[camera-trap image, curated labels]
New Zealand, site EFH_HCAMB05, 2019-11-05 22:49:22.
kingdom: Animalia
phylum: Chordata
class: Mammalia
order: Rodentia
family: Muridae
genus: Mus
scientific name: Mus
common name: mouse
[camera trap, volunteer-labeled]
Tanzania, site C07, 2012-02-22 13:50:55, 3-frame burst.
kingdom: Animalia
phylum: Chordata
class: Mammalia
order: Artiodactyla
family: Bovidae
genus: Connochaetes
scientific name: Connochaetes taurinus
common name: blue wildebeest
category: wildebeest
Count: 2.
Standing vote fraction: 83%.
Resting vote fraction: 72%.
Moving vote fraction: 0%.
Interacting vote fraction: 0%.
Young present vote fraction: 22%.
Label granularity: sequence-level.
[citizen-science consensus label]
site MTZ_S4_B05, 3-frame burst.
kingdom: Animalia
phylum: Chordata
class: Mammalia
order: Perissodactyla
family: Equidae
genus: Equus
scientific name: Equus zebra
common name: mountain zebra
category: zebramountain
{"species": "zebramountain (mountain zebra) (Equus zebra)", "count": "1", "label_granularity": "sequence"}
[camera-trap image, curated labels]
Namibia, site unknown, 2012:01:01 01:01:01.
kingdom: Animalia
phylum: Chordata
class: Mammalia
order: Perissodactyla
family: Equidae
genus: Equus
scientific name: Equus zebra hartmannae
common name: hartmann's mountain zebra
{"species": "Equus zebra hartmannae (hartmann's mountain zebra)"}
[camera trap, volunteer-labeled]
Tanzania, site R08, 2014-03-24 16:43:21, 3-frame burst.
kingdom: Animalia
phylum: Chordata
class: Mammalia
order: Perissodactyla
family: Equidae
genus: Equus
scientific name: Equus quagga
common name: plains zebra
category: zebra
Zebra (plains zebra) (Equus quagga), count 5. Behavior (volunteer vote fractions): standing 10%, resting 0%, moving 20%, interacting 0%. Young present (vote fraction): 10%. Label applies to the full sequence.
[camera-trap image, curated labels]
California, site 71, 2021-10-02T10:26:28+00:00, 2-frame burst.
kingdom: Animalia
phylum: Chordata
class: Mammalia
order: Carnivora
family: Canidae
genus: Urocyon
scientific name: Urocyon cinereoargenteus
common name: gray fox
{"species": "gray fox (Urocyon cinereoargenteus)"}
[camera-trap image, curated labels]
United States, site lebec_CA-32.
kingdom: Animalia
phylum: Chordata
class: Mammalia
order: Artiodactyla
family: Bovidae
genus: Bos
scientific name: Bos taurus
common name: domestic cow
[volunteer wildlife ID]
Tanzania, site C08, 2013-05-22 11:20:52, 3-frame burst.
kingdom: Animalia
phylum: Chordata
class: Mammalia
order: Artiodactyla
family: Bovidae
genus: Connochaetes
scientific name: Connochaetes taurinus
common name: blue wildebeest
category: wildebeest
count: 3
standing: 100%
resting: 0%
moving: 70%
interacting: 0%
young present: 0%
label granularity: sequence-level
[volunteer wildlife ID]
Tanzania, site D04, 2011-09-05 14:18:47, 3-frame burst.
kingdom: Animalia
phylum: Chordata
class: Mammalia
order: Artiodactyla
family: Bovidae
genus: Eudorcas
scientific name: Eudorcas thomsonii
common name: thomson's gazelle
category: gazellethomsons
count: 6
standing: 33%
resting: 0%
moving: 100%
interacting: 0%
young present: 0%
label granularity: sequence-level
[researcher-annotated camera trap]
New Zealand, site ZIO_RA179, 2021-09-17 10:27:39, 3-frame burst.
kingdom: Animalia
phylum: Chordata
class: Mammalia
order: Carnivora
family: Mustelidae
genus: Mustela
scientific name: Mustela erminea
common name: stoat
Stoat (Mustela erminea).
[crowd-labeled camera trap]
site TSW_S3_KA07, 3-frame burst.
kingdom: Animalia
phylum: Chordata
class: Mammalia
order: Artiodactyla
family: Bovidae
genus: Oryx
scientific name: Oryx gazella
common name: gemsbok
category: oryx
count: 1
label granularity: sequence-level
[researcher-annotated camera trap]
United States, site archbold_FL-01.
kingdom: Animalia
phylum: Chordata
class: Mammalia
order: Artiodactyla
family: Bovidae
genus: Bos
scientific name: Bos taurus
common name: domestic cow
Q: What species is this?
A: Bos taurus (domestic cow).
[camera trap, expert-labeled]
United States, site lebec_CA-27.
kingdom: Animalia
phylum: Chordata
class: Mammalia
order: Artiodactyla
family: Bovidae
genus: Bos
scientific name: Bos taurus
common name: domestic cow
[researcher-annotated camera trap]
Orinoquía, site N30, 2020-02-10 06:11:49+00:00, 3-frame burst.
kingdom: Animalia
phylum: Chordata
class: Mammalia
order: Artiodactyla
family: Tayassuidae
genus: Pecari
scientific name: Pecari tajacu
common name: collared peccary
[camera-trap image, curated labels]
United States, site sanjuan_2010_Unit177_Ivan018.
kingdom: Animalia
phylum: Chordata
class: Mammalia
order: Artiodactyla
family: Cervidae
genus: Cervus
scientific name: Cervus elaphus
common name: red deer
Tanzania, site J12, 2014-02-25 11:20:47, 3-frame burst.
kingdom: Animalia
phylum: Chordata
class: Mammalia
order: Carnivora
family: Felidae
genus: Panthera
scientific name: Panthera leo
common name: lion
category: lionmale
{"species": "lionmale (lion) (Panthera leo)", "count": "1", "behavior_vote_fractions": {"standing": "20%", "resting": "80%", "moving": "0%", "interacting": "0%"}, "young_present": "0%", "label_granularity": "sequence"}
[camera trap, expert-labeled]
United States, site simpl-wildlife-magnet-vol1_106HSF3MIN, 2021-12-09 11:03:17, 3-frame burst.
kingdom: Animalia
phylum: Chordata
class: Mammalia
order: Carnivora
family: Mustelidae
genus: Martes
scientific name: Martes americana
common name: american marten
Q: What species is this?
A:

════════════════════

In the listing above, please copy exactly the lines from the first through the one that contains "category: zebramountain", and no others.

◆ RESPONSE TO THE TASK:
[camera-trap image, curated labels]
New Zealand, site EFH_HCAMB05, 2019-11-05 22:49:22.
kingdom: Animalia
phylum: Chordata
class: Mammalia
order: Rodentia
family: Muridae
genus: Mus
scientific name: Mus
common name: mouse
[camera trap, volunteer-labeled]
Tanzania, site C07, 2012-02-22 13:50:55, 3-frame burst.
kingdom: Animalia
phylum: Chordata
class: Mammalia
order: Artiodactyla
family: Bovidae
genus: Connochaetes
scientific name: Connochaetes taurinus
common name: blue wildebeest
category: wildebeest
Count: 2.
Standing vote fraction: 83%.
Resting vote fraction: 72%.
Moving vote fraction: 0%.
Interacting vote fraction: 0%.
Young present vote fraction: 22%.
Label granularity: sequence-level.
[citizen-science consensus label]
site MTZ_S4_B05, 3-frame burst.
kingdom: Animalia
phylum: Chordata
class: Mammalia
order: Perissodactyla
family: Equidae
genus: Equus
scientific name: Equus zebra
common name: mountain zebra
category: zebramountain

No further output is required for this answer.